[Collected data entries]
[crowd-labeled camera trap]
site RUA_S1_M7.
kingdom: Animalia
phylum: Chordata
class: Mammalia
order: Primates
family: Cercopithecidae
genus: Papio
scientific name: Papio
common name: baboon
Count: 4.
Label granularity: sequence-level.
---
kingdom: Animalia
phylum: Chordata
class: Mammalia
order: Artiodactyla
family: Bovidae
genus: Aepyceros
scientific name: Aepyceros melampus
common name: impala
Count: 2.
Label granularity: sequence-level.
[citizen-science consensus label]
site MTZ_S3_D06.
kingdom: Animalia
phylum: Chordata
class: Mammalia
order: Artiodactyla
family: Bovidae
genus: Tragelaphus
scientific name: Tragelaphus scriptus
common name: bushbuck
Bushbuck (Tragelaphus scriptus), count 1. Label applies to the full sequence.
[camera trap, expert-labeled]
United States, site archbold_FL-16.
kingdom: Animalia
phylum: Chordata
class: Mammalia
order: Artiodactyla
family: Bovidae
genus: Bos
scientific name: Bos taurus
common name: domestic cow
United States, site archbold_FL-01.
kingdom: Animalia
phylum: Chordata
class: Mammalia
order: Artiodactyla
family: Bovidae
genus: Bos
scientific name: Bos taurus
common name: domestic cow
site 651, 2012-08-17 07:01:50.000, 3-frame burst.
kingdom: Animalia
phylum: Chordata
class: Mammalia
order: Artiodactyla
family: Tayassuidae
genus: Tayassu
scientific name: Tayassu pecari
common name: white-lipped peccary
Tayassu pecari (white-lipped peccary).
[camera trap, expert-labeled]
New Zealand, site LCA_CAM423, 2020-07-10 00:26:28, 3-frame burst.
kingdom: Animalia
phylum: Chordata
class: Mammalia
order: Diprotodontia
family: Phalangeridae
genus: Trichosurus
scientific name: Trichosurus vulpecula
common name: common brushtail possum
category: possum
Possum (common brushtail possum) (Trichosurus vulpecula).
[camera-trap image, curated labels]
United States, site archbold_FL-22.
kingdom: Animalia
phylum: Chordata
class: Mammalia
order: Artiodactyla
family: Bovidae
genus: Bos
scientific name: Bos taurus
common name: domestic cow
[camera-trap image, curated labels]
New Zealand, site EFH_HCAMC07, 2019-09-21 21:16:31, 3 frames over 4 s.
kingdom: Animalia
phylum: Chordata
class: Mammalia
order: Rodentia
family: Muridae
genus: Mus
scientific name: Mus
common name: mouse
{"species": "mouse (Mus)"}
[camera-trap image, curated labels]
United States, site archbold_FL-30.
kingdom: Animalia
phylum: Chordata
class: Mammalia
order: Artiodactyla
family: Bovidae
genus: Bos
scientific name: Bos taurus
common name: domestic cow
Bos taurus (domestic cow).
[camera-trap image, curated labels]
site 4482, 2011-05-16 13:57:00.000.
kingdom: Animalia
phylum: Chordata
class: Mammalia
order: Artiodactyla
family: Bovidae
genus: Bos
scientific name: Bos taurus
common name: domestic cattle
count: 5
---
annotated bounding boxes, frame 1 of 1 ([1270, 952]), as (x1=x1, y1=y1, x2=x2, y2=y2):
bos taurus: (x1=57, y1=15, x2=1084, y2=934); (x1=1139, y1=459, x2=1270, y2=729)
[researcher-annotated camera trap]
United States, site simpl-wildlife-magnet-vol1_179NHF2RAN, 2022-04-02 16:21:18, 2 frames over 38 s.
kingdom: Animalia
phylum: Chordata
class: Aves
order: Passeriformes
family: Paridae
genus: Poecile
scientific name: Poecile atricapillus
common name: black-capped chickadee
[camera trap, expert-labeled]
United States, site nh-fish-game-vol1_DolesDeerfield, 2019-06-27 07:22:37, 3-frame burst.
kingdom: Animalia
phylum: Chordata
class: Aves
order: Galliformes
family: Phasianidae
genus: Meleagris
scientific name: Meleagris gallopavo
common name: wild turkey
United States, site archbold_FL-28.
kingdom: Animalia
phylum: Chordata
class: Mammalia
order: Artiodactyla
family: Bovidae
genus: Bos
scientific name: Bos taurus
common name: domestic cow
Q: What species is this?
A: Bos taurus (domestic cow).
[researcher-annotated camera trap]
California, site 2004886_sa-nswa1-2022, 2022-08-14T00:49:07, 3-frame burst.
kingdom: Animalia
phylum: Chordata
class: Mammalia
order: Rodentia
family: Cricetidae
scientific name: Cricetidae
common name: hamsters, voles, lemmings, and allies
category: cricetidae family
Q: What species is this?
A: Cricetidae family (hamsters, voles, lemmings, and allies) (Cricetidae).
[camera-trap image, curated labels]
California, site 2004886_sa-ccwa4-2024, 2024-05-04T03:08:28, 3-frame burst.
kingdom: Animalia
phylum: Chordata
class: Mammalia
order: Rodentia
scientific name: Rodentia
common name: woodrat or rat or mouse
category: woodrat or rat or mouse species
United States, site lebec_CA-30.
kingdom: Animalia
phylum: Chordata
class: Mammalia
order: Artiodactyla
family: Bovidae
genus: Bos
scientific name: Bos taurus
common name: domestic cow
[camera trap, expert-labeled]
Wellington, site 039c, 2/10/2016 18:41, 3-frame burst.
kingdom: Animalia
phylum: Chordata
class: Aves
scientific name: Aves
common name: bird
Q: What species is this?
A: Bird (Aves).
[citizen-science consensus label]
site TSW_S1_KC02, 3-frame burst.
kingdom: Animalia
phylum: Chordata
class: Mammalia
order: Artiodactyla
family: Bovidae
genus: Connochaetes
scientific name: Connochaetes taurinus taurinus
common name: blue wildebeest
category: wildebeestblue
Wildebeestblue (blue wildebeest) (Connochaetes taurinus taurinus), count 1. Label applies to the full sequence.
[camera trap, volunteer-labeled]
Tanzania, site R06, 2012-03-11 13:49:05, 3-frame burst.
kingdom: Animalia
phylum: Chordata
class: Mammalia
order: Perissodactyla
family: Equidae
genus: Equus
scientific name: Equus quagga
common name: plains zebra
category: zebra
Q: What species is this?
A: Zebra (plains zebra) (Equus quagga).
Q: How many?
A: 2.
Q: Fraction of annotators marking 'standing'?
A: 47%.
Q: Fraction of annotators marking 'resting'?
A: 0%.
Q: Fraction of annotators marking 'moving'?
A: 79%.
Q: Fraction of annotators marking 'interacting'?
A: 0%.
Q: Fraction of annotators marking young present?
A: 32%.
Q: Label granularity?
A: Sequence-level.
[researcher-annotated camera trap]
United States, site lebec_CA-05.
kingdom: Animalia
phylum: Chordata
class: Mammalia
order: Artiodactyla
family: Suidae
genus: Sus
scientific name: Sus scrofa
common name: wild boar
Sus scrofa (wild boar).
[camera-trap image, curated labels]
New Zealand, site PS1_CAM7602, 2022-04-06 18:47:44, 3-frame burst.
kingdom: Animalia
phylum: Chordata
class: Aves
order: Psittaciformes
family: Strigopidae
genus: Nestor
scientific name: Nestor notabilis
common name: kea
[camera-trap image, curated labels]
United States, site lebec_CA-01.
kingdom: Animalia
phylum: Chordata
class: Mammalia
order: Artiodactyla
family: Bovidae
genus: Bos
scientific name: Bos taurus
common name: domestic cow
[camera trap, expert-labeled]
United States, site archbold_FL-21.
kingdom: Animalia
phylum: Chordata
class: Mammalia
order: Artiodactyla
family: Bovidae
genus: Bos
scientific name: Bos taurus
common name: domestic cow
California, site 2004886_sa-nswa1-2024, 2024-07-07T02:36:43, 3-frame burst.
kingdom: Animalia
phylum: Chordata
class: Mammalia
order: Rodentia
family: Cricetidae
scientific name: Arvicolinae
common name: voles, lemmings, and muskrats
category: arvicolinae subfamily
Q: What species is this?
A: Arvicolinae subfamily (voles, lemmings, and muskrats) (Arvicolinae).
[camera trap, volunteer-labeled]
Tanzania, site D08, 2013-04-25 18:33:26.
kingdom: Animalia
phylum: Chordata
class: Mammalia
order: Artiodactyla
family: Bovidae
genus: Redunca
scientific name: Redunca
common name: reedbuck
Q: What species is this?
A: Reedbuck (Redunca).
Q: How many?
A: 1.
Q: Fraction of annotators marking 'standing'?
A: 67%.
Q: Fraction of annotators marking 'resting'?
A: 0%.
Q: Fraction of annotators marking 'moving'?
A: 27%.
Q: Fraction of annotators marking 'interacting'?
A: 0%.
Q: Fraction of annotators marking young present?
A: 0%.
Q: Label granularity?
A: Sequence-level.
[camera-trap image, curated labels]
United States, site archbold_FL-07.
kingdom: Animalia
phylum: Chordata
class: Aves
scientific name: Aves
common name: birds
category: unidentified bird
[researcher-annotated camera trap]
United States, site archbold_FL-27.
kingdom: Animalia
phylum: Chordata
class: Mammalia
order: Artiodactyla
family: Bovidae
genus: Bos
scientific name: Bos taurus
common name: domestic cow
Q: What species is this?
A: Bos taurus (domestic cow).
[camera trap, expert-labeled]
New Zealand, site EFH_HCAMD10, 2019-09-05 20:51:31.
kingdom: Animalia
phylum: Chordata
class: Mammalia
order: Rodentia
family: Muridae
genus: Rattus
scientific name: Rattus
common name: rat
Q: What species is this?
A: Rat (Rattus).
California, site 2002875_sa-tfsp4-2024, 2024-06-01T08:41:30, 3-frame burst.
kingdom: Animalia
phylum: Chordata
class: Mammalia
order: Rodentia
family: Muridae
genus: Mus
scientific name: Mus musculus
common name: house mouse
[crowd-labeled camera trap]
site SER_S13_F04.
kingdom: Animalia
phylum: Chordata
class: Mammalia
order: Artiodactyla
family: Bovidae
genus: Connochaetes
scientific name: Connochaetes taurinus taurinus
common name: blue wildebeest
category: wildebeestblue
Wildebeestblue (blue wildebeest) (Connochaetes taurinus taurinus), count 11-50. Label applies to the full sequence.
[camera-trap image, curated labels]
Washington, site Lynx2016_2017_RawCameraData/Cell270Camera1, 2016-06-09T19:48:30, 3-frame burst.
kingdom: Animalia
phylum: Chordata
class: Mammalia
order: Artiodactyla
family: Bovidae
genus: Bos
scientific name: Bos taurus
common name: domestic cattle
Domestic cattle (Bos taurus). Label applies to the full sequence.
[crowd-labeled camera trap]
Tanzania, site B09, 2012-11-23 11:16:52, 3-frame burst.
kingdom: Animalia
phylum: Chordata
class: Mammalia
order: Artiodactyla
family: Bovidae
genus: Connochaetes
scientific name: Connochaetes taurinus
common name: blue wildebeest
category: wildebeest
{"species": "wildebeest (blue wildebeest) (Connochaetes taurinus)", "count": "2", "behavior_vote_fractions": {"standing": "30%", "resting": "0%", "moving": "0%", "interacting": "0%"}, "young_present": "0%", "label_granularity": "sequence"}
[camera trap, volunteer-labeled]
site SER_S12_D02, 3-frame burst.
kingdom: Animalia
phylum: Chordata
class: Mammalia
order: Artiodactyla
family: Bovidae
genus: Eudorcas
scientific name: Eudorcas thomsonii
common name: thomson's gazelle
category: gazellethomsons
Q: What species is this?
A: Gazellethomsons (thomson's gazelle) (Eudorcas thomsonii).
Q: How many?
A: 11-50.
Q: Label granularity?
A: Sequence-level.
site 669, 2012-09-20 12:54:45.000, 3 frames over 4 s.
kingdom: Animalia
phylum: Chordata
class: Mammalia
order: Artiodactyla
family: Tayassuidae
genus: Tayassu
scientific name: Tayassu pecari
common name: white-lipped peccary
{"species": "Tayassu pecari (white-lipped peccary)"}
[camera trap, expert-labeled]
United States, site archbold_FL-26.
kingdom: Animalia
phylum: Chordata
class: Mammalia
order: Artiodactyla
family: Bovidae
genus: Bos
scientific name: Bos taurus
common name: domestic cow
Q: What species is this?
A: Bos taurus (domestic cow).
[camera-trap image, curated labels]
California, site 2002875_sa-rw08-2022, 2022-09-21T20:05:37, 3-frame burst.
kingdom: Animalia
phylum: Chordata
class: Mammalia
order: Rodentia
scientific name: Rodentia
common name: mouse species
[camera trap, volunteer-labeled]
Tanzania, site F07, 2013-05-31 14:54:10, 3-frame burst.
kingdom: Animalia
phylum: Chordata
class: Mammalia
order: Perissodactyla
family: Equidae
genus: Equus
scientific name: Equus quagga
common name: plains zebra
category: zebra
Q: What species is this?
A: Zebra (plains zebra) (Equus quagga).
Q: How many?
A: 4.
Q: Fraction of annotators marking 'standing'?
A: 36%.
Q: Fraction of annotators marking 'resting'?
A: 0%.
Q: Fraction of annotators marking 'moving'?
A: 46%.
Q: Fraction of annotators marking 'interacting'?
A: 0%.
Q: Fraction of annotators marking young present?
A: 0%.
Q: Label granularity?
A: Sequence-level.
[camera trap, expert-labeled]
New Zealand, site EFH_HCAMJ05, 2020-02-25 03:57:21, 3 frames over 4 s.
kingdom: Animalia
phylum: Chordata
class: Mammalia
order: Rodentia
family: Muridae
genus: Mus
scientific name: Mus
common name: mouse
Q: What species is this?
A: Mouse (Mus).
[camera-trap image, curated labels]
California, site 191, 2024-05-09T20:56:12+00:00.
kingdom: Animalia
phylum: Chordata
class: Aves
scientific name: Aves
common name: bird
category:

* [Problem description]: Could you repeat exactly the lines above from the line with "genus: Papio" up to and including the line with "scientific name: Trichosurus vulpecula", and only those?

* [Expected output]:
genus: Papio
scientific name: Papio
common name: baboon
Count: 4.
Label granularity: sequence-level.
---
kingdom: Animalia
phylum: Chordata
class: Mammalia
order: Artiodactyla
family: Bovidae
genus: Aepyceros
scientific name: Aepyceros melampus
common name: impala
Count: 2.
Label granularity: sequence-level.
[citizen-science consensus label]
site MTZ_S3_D06.
kingdom: Animalia
phylum: Chordata
class: Mammalia
order: Artiodactyla
family: Bovidae
genus: Tragelaphus
scientific name: Tragelaphus scriptus
common name: bushbuck
Bushbuck (Tragelaphus scriptus), count 1. Label applies to the full sequence.
[camera trap, expert-labeled]
United States, site archbold_FL-16.
kingdom: Animalia
phylum: Chordata
class: Mammalia
order: Artiodactyla
family: Bovidae
genus: Bos
scientific name: Bos taurus
common name: domestic cow
United States, site archbold_FL-01.
kingdom: Animalia
phylum: Chordata
class: Mammalia
order: Artiodactyla
family: Bovidae
genus: Bos
scientific name: Bos taurus
common name: domestic cow
site 651, 2012-08-17 07:01:50.000, 3-frame burst.
kingdom: Animalia
phylum: Chordata
class: Mammalia
order: Artiodactyla
family: Tayassuidae
genus: Tayassu
scientific name: Tayassu pecari
common name: white-lipped peccary
Tayassu pecari (white-lipped peccary).
[camera trap, expert-labeled]
New Zealand, site LCA_CAM423, 2020-07-10 00:26:28, 3-frame burst.
kingdom: Animalia
phylum: Chordata
class: Mammalia
order: Diprotodontia
family: Phalangeridae
genus: Trichosurus
scientific name: Trichosurus vulpecula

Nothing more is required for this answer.